Let $f \in L^1(\mathbb{R})$ and $\|f\|_1=1$, show that for $\delta>0$ $\lim_{n \to \infty}\int_{|x|\geq \delta}nf(nx)dx=0$

Question

Let $f \in L^1(\mathbb{R})$ and $\|f\|_1=1$, show that for $\delta>0$ $\lim_{n \to \infty}\int_{|x|\geq \delta}nf(nx)dx=0$

Also show that for $g$ bounded continuous, $\lim_{n \to \infty}\int_{\mathbb{R}}nf(nx)g(x)dx=g(0)$

I did it using $u-$sub enforcing $u=nx$ we get that $\int_{|x|\geq \delta}nf(nx)dx=\int_{n\delta}^{\infty}f(u)du+\int_{-\infty}^{-n\delta}f(u)du$ which goes to $0$ by DCT. Similarily we do the second part. We know by previous part that $\lim_{n \to \infty}\int_{\mathbb{R}}nf(nx)g(x)dx=\lim_{n \to \infty}\int_{-\delta}^{\delta}nf(nx)g(x)$ you do the u-sub, DCT + continuity give you the result.

I think my solution is valid but I have not proved the fact that $u$-sub is valid for infinite bounds (only for finite), and so I was wondering whether there is a non $u$-sub solution.

Answer 1

The substitution $x=u/n$ is valid on any integral over any measurable set, bounded or not.

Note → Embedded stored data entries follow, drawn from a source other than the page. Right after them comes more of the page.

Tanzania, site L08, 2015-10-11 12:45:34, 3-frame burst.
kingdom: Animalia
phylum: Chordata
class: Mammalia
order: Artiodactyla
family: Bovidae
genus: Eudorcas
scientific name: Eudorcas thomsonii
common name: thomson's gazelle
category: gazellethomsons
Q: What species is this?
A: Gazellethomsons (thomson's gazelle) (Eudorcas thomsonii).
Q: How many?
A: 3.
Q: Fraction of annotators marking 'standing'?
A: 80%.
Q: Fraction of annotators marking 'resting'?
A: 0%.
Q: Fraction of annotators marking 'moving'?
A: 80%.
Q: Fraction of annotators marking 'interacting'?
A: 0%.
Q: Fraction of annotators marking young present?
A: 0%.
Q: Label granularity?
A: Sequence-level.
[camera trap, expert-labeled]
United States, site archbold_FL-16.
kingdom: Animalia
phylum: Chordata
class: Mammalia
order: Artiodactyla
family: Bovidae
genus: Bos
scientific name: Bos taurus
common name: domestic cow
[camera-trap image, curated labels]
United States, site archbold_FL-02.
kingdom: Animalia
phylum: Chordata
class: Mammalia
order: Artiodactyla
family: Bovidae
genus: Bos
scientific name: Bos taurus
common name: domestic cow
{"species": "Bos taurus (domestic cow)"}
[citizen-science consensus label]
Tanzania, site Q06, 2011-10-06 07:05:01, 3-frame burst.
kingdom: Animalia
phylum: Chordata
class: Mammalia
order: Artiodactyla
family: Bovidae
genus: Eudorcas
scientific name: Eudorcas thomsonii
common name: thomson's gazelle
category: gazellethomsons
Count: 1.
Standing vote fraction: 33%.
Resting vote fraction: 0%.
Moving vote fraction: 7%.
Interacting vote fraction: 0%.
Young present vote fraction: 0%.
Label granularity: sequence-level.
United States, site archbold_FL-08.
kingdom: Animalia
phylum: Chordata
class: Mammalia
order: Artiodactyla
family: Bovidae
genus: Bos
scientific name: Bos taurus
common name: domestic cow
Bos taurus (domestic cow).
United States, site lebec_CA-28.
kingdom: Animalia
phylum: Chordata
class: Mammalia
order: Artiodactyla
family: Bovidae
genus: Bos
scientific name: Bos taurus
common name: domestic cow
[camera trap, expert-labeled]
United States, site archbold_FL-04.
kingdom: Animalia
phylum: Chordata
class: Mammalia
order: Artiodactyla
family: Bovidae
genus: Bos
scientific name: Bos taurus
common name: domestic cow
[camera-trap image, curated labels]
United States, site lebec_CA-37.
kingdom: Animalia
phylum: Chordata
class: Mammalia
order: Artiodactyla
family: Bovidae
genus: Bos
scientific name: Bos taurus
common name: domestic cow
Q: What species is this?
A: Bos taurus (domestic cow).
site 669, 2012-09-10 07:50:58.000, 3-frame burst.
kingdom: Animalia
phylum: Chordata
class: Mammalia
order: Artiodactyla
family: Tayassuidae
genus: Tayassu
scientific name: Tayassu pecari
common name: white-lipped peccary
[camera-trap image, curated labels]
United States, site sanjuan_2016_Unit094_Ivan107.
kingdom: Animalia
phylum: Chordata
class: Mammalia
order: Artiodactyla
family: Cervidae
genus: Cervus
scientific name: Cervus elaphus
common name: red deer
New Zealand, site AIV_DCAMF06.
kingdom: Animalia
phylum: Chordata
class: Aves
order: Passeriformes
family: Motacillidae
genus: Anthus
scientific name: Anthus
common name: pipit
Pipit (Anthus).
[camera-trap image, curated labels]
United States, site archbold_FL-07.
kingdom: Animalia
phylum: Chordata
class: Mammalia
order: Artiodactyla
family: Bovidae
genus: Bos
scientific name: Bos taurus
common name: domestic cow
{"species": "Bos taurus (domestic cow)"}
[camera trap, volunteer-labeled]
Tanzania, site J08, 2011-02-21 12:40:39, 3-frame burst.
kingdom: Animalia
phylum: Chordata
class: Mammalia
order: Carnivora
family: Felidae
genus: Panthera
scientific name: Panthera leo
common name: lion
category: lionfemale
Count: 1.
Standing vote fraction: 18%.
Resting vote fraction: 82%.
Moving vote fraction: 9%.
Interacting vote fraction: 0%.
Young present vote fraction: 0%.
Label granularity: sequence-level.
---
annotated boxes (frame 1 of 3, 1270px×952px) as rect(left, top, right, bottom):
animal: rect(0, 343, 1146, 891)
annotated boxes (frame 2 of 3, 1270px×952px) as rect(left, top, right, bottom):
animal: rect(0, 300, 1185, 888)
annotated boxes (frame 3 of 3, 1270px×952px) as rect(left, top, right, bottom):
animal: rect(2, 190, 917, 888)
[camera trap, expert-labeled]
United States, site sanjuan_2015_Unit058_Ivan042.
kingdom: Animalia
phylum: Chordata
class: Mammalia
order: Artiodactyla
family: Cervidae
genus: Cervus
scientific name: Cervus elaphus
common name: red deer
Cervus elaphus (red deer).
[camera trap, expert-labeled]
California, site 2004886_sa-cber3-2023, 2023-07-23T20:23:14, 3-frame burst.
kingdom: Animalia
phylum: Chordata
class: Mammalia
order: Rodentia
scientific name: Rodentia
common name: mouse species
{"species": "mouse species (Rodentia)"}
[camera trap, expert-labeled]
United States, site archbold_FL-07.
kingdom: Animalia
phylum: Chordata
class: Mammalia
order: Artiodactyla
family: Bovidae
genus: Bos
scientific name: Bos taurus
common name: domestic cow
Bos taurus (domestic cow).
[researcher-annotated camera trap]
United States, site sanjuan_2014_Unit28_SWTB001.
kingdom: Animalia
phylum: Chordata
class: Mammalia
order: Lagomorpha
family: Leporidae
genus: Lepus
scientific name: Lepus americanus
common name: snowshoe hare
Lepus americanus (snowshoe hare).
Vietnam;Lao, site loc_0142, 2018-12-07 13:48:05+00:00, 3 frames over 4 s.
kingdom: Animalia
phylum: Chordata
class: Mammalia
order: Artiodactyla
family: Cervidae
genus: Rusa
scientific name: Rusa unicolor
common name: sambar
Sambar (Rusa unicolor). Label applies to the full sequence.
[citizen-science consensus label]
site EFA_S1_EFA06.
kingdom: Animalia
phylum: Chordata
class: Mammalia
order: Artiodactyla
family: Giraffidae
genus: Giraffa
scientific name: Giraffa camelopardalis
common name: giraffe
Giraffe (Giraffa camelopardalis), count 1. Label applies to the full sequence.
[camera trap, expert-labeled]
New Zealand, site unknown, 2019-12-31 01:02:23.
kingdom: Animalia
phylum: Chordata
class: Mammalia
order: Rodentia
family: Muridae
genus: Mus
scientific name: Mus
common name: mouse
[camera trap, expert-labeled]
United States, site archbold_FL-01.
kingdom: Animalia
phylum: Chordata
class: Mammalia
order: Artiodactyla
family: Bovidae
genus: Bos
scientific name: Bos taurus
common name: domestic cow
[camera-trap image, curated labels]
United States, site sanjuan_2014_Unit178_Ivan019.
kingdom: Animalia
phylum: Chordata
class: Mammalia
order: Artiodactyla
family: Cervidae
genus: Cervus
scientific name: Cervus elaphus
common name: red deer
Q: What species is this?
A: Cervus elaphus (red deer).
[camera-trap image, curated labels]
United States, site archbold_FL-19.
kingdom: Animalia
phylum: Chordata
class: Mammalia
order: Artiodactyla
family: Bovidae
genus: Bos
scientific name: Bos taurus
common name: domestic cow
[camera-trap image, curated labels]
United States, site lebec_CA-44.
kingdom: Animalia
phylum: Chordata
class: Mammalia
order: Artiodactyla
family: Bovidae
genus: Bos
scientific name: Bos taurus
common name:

There's an easier proof for the second limit:

$$\int_{\mathbb R}nf(nx)g(x)\,dx = \int_{\mathbb R}f(u)g(u/n)\,du.$$

As $n\to \infty,$ the integrands on the right $\to f(u)g(0)$ pointwise, by the continuity of $g$ at $0$ (you only need continuity at this one point). Since $|f(u)g(u/n)| \le |f(u)|\|g\|_\infty,$ the DCT gives the desired answer.